Great Deal! Get Instant $10 FREE in Account on First Order + 10% Cashback on Every Order Order Now

Lab 6_Model Evaluation.docx MIS 545 Lab 6: Model Evaluation 1 Overview In this lab, we will examine the performance of prediction on two data sets, which can be found under lab 6 module on D2L. Save...

1 answer below »
Lab 6_Model Evaluation.docx
MIS 545 Lab 6: Model Evaluation
1 Overview
In this lab, we will examine the performance of prediction on two data sets, which can be found under lab 6 module on D2L. Save them in your working directory.
1. adult.csv: This dataset contains census data about more than 48,000 individuals. Try to predict whether an individual’s income exceeds $50K/yr based on census data, such as age, work class, education, race, sex, marital status, country etc. You can find the detail about the dataset at: https:
archive.ics.uci.edu/ml/datasets/Adult
2. titanic.csv: This dataset contains variables like class, age, and sex, to figure out if a person survived the wreck of titanic. It has been used in previous lectures.
2 Packages
For lab 6, we will use 2 packages to manipulate data.
C50: This model extends the C4.5 classification algorithms described in Quinlan XXXXXXXXXXThe details of the extensions are largely undocumented. The model can take the form of a full decision tree.

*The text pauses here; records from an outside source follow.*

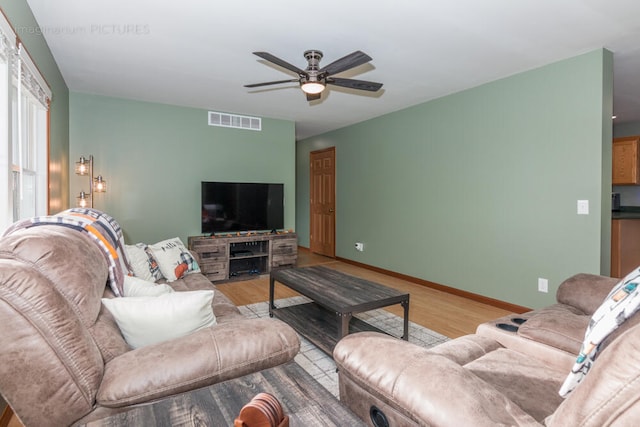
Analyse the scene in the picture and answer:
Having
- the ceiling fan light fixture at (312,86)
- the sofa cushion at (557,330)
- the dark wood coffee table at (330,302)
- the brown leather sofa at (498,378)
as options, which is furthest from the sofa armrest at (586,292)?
the ceiling fan light fixture at (312,86)

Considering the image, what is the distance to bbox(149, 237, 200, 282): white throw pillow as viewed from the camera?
2.82 meters

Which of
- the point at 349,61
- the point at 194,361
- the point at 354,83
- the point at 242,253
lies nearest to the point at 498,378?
the point at 194,361

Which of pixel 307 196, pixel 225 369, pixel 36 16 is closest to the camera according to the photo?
pixel 225 369

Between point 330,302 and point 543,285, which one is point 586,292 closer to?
point 330,302

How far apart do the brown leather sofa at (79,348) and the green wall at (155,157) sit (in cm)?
334

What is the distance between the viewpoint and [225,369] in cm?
115

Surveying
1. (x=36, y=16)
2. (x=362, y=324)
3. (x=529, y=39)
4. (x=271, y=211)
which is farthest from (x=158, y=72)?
(x=529, y=39)

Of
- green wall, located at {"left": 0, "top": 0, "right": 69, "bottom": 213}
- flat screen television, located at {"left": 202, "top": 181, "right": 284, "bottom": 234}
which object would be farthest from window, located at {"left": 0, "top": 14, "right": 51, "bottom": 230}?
flat screen television, located at {"left": 202, "top": 181, "right": 284, "bottom": 234}

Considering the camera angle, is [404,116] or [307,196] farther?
[307,196]

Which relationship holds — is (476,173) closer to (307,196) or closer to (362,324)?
(362,324)

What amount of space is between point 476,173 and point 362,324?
7.63 feet

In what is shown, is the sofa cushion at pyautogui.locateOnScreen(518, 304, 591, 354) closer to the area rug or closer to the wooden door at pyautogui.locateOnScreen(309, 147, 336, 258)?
the area rug

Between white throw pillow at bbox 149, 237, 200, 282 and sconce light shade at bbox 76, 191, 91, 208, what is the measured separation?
139cm

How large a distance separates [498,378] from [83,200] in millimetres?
4176
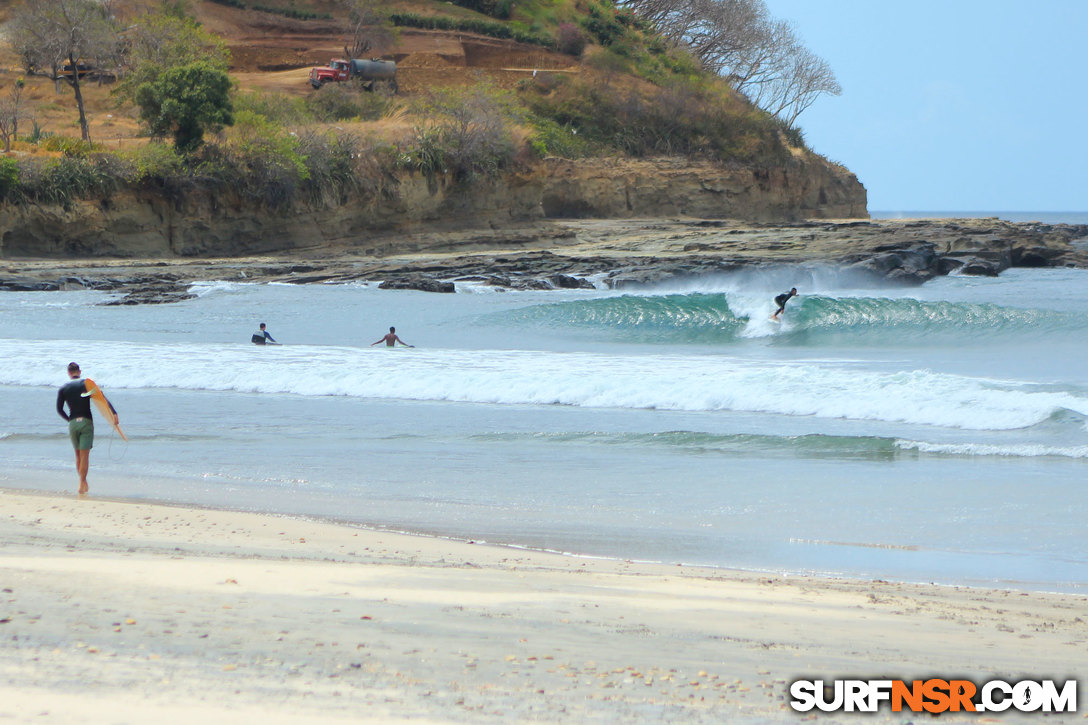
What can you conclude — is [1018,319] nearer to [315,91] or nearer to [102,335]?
[102,335]

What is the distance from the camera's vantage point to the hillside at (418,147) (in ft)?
118

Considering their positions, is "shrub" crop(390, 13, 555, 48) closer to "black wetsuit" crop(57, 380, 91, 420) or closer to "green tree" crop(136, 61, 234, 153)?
"green tree" crop(136, 61, 234, 153)

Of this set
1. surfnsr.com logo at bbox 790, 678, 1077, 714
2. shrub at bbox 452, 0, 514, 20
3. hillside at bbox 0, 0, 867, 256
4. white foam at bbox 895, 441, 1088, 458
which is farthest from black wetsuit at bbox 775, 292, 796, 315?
shrub at bbox 452, 0, 514, 20

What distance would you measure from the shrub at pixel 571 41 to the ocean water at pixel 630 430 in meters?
37.2

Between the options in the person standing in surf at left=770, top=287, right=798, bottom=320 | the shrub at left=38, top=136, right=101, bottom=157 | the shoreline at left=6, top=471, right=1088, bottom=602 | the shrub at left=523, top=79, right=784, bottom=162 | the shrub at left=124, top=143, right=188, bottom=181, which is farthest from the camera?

pROC: Tools for visualizing, smoothing, and comparing receiver operating characteristic (ROC curves).
# Install packages
install.packages("C50")
install.packages("pROC")
li
ary(C50)
li
ary(pROC)
3 Precision and Recall
First, use setwd() to assign your working directory. Save adult.csv under the directory. Then load adult dataset into the memory, in which question mark stands for missing value. Due to the built-in function of C50 package, we don't have to preprocess missing value.
# Read in csv file groceries.csv.
adult <- read.csv("adult.csv", na.strings = '?')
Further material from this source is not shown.